Study questions —
1) Transcribe the part of the Thanksgiving travel article that begins at the words "No, the turkey" and stops after the words "righteous, and holy.".
2) In the Thanksgiving travel article, about how much CO2 do American cars emit per mile driven?

Text for analysis —
Some people — including Sen. Bernie Sanders (I-Vt.) — have encouraged would-be parents to give up having kids (or even abort their unborn children) to curb climate change, and now, to a much less tragic degree, a writer for HuffPost is asking Americans to skip traveling to see family for Thanksgiving this year.
“The biggest carbon impact is caused by people, not food, traveling extensive distances,” wrote Alexandra Emanuelli. “[D]riving is less detrimental [than flying], but American cars emit close to a pound of CO2 per mile driven.”
In her piece, “The Environmental Impact Of Your Thanksgiving Dinner,” Emanuelli went on to quote Orchi Banerjee, a recent graduate of the department of social and decision sciences at Carnegie Mellon University, who said, “It may help the environment if [your guests] stayed home and cooked their own meal.”
Much like those who have pledged not to have children until sufficient action is taken on climate change, this latest encouragement from Emanuelli is calling people to miss out on what God has deemed worthwhile, righteous, and holy in order to launch some politicized mission.
No, the turkey and the other kinds of food you eat on Thanksgiving isn’t holy (as good as it might be). It’s the time we spend together, reflecting on the year, looking with gratitude at what has been and what’s to come, prioritizing those who matter most in your life that’s blessed by the Lord. Those are the things that are worthwhile, righteous, and holy.

Record set —
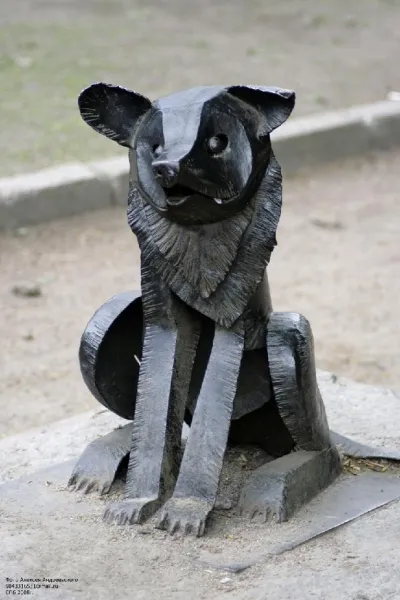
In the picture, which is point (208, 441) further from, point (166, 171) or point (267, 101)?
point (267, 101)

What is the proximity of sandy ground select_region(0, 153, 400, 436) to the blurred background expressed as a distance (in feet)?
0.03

==

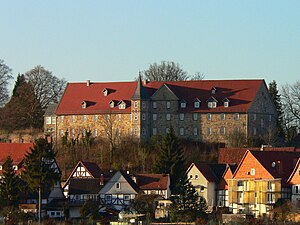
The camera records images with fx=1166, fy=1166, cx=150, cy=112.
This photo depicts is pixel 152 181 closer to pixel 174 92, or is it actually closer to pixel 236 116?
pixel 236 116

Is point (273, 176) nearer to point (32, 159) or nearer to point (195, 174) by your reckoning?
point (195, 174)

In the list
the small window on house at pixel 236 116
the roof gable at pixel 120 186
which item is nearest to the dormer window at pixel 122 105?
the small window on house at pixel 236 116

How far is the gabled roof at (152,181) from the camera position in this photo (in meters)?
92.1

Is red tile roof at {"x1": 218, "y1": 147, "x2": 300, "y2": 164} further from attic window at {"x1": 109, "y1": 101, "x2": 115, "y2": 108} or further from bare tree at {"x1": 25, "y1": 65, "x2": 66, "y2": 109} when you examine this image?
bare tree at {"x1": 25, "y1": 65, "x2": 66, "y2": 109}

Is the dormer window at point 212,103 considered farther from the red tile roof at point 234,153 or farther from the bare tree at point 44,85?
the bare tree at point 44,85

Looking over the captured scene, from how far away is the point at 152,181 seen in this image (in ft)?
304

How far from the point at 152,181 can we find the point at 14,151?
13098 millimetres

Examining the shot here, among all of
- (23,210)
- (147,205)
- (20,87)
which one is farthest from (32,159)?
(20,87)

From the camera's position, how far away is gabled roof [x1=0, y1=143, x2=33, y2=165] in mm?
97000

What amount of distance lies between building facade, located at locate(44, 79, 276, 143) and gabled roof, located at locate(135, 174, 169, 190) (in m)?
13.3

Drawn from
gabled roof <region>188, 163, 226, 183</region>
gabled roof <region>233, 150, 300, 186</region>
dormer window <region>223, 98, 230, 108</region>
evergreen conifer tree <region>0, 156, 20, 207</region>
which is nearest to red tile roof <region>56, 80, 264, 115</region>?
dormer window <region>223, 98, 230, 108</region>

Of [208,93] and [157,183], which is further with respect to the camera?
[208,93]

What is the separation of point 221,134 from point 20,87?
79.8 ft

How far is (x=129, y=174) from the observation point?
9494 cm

...

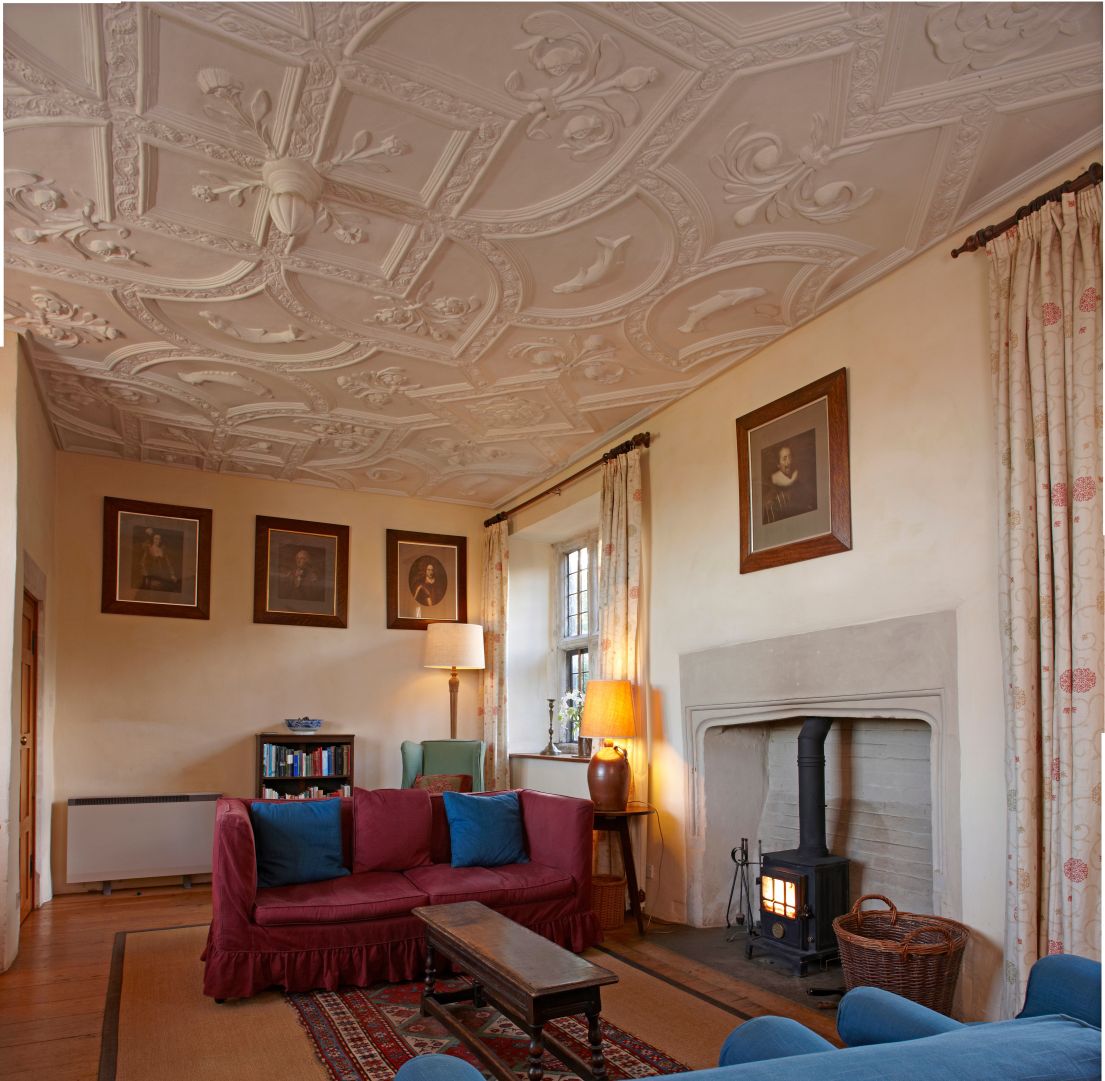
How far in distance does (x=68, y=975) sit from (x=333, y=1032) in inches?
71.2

Task-by-task solutions —
1)
No, the turkey and the other kinds of food you eat on Thanksgiving isn’t holy (as good as it might be). It’s the time we spend together, reflecting on the year, looking with gratitude at what has been and what’s to come, prioritizing those who matter most in your life that’s blessed by the Lord. Those are the things that are worthwhile, righteous, and holy.

2) Close to a pound of CO2 per mile driven.